Re: lockdep warning in urb.c:363 usb_submit_urb
From: Rafael J. Wysocki
Date:  Sun Mar 29 2020 - 05:17:05 EST
On Sat, Mar 28, 2020 at 8:58 PM Alan Stern <stern@xxxxxxxxxxxxxxxxxxx> wrote:
>
> On Sat, 28 Mar 2020, Rafael J. Wysocki wrote:
>
> > On Friday, March 27, 2020 9:45:09 PM CET Alan Stern wrote:
>
> > > Raphael, I've been going over the PM core code, trying to figure out
> > > what it's really doing.  It's kind of a mess.
> >
> > Well, sorry about that.
> >
> > > A large part of the problem is related to an inconsistency between the
> > > documentation and the code.  include/linux/pm.h says that
> > > DPM_FLAG_SMART_SUSPEND tells bus types and PM domains about what the
> > > driver wants.  This strongly implies that the PM core will ignore
> > > SMART_SUSPEND.  But in fact the core does check that flag and takes its
> > > own actions if the device has no subsystem-level callbacks!
> >
> > Right, which is because in those cases there is no "middle layer" between
> > the driver and the core and if you want the driver to work both with
> > something like genpd or the ACPI PM domain and without anything like that,
> > the core needs to take those actions for consistency.
>
> Sure, the core is acting as a proxy for the missing subsystem
> callbacks.  Still, it should be documented properly.
>
> Also, couldn't we simplify the behavior?  Right now the core checks
> that there are no subsystem-level callbacks for any of _early, _late,
> and _noirq variants before skipping a callback.  Couldn't we forget
> about all that checking and simply skip the device-level callbacks?

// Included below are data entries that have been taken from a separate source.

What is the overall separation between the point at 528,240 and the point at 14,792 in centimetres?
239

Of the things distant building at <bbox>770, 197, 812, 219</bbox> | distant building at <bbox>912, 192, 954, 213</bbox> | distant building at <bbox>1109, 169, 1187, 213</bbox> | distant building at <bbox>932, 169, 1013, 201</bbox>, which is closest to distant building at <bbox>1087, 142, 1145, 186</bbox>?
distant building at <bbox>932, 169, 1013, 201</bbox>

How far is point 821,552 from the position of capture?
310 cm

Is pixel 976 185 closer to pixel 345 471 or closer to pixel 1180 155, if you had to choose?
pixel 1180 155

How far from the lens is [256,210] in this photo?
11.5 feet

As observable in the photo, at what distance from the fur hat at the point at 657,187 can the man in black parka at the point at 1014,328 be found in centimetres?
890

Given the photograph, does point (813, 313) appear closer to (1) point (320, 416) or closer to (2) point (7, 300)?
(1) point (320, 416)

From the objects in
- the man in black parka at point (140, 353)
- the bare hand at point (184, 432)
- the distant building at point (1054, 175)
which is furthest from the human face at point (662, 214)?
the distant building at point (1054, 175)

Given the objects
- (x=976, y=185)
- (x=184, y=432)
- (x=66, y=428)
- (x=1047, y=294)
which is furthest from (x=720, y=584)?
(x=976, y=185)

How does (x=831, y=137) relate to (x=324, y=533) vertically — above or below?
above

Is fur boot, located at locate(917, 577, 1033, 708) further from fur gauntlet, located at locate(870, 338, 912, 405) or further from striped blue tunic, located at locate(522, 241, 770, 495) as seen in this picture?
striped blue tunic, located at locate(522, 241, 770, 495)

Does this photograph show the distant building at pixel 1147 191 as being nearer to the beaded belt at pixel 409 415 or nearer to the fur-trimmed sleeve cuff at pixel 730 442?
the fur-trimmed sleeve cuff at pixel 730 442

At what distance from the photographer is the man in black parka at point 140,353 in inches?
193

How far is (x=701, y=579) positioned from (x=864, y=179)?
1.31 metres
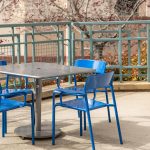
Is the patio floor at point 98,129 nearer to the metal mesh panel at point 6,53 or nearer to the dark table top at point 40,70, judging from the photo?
the dark table top at point 40,70

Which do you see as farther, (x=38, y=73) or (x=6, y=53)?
(x=6, y=53)

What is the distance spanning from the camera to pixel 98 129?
6.46m

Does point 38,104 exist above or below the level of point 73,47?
below

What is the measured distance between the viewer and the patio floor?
5641mm

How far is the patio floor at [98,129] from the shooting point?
5641mm

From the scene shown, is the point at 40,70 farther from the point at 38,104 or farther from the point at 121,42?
the point at 121,42

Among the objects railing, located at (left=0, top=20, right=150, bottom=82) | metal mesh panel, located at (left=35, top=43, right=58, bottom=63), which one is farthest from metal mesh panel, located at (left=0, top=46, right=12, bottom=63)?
metal mesh panel, located at (left=35, top=43, right=58, bottom=63)

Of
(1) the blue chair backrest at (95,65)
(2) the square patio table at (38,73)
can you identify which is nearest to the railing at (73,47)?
(1) the blue chair backrest at (95,65)

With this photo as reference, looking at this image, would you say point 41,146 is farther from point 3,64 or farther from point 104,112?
point 104,112

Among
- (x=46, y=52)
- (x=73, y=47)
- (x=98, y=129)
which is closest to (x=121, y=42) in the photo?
(x=73, y=47)

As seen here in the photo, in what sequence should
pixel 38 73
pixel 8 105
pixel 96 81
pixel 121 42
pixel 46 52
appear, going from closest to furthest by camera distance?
pixel 96 81 < pixel 38 73 < pixel 8 105 < pixel 46 52 < pixel 121 42

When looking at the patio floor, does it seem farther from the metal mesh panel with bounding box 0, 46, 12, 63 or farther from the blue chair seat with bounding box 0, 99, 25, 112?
the metal mesh panel with bounding box 0, 46, 12, 63

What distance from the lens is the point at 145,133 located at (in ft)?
20.4

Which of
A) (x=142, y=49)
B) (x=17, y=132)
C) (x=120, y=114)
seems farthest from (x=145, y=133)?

> (Yes, I realize this could lead to inconsistent behavior if the
> subsystem has some callbacks defined but not others -- but subsystems
> should never do that, at least, not if it would lead to trouble.)
In quite a few cases the middle layer has nothing specific to do in a
given phase of suspend/resume, but the driver may.
Subsystems haven't been required to provide callbacks for all phases
so far, so this change would require some modifications in there.
I actually prefer the core to do more, even if that means more
complexity in it, to avoid possible subtle differences in behavior
between subsystems.
> Another issue is that the documentation exists in two separate places:
> include/linux/pm.h and Documentation/driver-api/devices.rst (plus a
> brief mention in Documentation/power/runtime_pm.rst).  This leads to
> incompleteness and inconsistencies.  Ideally there would be a complete
> explanation in one place (probably the devices.rst file) and the others
> would refer to it.
OK
> > > Furthermore, the PM core's actions don't seem to make sense.  If the
> > > flag is set and the device is runtime-suspended when the system sleep
> > > begins, the core will skip issuing the suspend_late and suspend_noirq
> > > callbacks to the driver.  But it doesn't skip issuing the suspend
> > > callback!  I can't figure that out.
> >
> > That's because if the core gets to executing ->suspend_late, PM-runtime has
> > been disabled for the device and if the device is runtime-suspended at that
> > point, so (at least if SMART_SUSPEND is set for the device) there is no reason
> > to do anything more to it.
>
> But if SMART_SUSPEND is set and the device is runtime-suspended, why
> issue the ->suspend callback?
The driver itself or the middle-layer may want to resume the device.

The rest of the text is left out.